**Data extract**
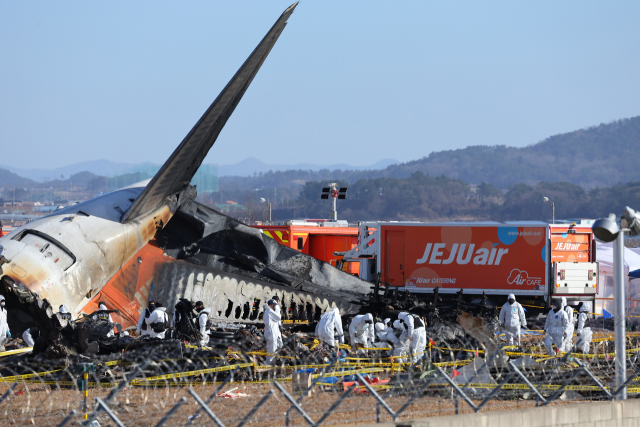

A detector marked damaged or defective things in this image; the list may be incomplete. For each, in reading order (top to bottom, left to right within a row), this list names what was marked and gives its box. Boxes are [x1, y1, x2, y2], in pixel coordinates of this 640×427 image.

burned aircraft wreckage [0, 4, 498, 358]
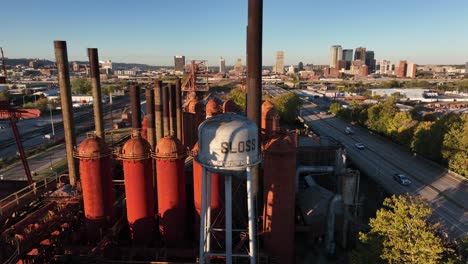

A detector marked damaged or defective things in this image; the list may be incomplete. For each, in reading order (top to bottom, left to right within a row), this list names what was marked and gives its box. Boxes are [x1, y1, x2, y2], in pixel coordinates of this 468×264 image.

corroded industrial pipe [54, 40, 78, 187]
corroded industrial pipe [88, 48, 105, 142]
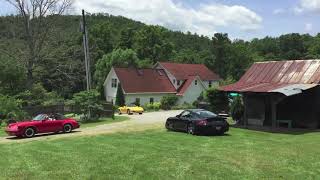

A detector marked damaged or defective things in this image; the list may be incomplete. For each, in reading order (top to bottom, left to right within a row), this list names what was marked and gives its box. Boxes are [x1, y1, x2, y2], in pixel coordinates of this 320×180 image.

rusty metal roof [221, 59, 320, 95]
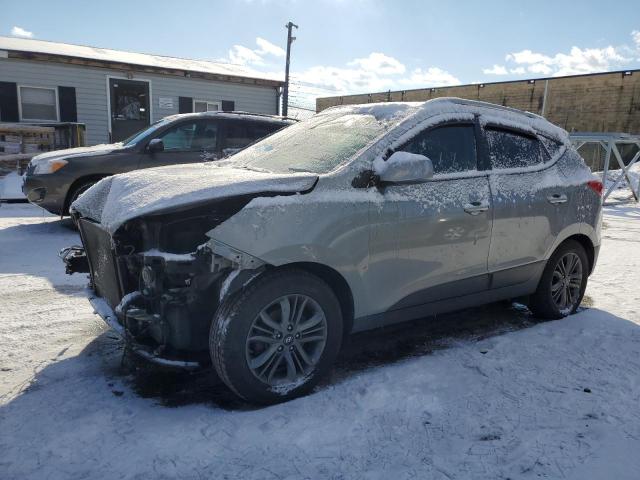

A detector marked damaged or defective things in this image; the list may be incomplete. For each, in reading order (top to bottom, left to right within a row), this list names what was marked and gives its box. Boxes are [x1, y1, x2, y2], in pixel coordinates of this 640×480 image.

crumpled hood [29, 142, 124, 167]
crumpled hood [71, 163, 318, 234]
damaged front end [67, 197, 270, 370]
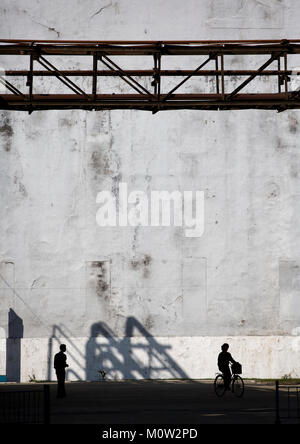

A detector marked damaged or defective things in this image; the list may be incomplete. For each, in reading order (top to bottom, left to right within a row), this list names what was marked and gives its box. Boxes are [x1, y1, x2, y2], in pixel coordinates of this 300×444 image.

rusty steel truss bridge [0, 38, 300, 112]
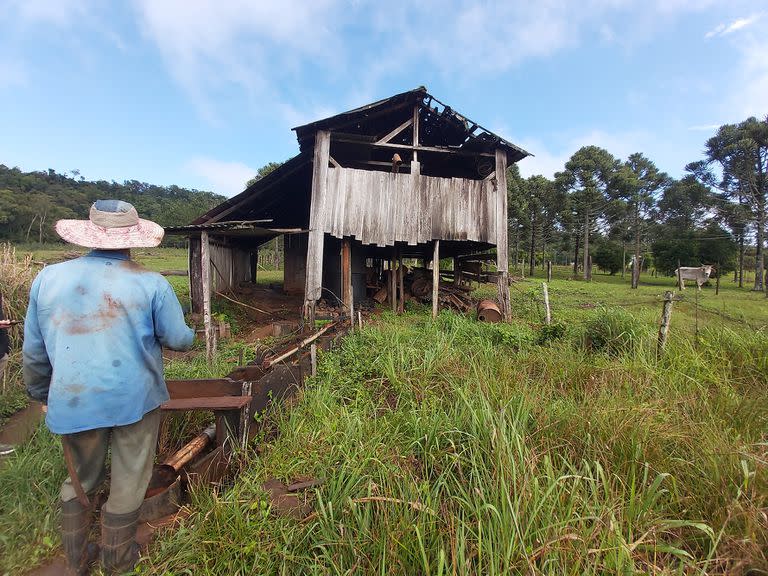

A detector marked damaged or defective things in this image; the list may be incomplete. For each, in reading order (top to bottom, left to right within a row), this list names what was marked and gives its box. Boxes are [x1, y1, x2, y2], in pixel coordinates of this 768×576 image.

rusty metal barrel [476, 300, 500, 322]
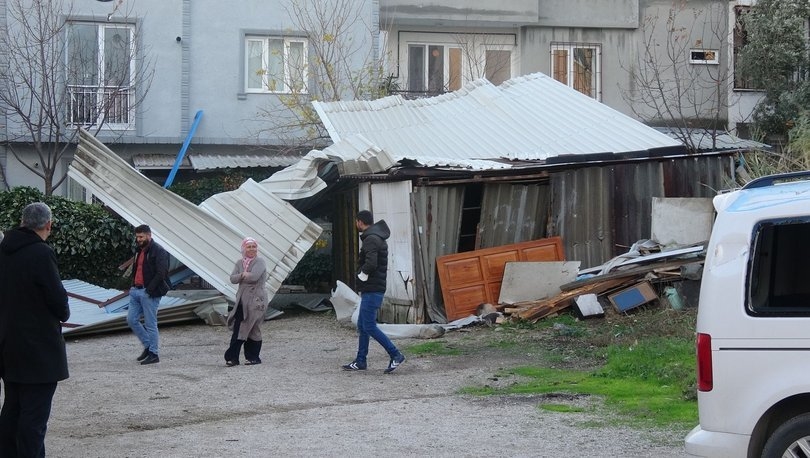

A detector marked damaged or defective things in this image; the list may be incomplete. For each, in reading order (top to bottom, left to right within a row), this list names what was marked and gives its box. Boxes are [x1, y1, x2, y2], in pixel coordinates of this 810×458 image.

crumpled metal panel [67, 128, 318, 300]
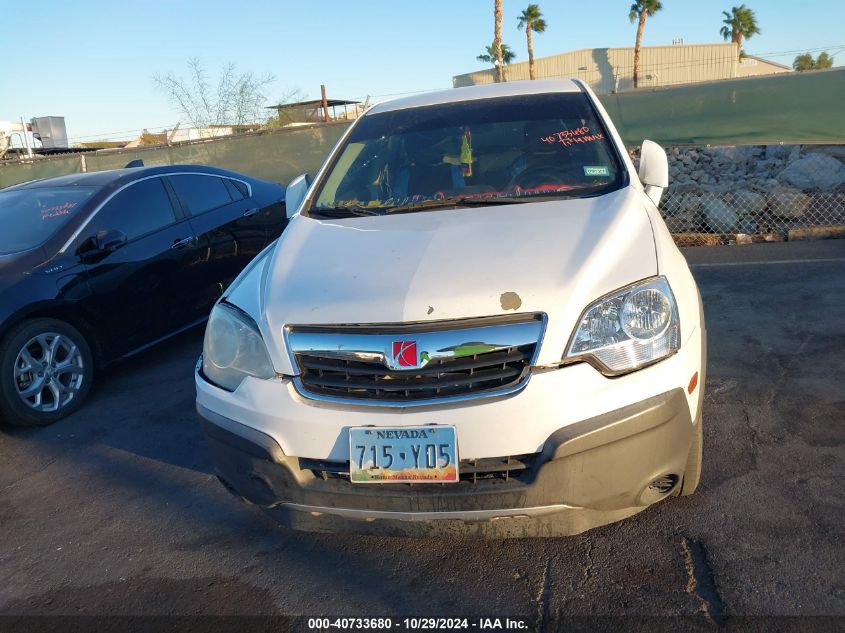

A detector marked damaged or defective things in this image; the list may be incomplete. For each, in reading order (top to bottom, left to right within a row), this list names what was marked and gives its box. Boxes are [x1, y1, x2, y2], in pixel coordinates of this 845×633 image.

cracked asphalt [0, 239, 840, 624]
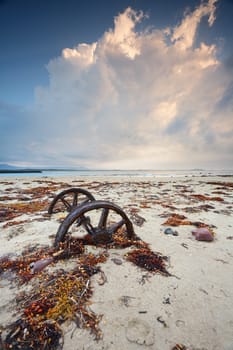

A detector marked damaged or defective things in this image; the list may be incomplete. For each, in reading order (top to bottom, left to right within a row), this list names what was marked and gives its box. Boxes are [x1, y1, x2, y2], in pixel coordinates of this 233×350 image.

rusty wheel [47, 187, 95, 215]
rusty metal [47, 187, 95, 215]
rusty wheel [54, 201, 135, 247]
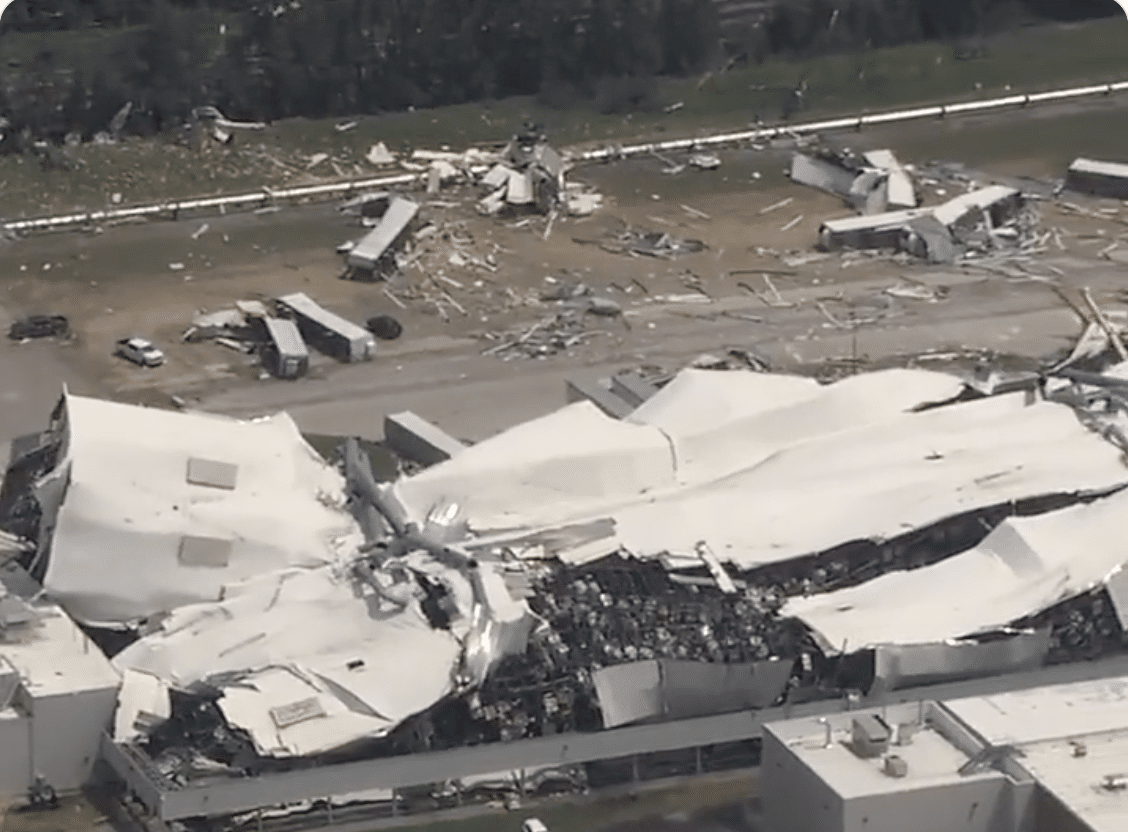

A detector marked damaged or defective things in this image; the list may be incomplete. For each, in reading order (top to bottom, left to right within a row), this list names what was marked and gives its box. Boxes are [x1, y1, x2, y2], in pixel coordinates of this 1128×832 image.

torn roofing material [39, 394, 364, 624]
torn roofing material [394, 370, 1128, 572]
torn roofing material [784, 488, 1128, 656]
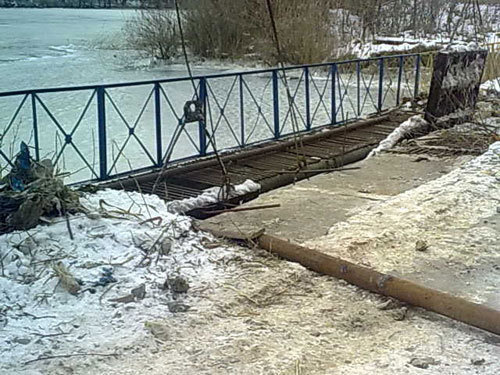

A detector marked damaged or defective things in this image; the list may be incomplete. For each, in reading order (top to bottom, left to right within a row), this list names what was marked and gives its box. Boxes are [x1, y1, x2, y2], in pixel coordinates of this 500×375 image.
==
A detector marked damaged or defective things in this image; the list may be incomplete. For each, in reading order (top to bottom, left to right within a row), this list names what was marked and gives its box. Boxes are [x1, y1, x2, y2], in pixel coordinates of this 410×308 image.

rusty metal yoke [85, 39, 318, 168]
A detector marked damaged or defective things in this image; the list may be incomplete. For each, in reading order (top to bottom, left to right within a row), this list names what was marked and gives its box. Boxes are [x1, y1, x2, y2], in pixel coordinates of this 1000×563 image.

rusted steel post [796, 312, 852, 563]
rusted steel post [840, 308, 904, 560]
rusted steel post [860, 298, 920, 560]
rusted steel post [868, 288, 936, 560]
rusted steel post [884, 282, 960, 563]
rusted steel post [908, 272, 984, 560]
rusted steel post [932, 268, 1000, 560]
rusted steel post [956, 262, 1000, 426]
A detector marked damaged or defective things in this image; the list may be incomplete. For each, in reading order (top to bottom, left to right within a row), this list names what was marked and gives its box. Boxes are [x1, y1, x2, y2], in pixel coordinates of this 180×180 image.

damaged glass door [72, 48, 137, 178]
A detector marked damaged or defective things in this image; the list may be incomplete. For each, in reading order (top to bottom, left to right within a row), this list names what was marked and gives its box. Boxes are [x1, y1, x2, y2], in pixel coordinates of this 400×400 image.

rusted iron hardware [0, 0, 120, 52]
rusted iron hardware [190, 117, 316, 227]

**Objective**
Reproduce word for word the stretch of material above from the line containing "this 640×427 image." through the line containing "burned aircraft wreckage [0, 4, 498, 358]", including both of those lines.

**Task result**
A detector marked damaged or defective things in this image; the list may be incomplete. For each, in reading order (top to bottom, left to right within a row), this list names what was marked and gives its box. Boxes are [x1, y1, x2, y2], in pixel coordinates of this 640×427 image.

burned aircraft wreckage [0, 4, 498, 358]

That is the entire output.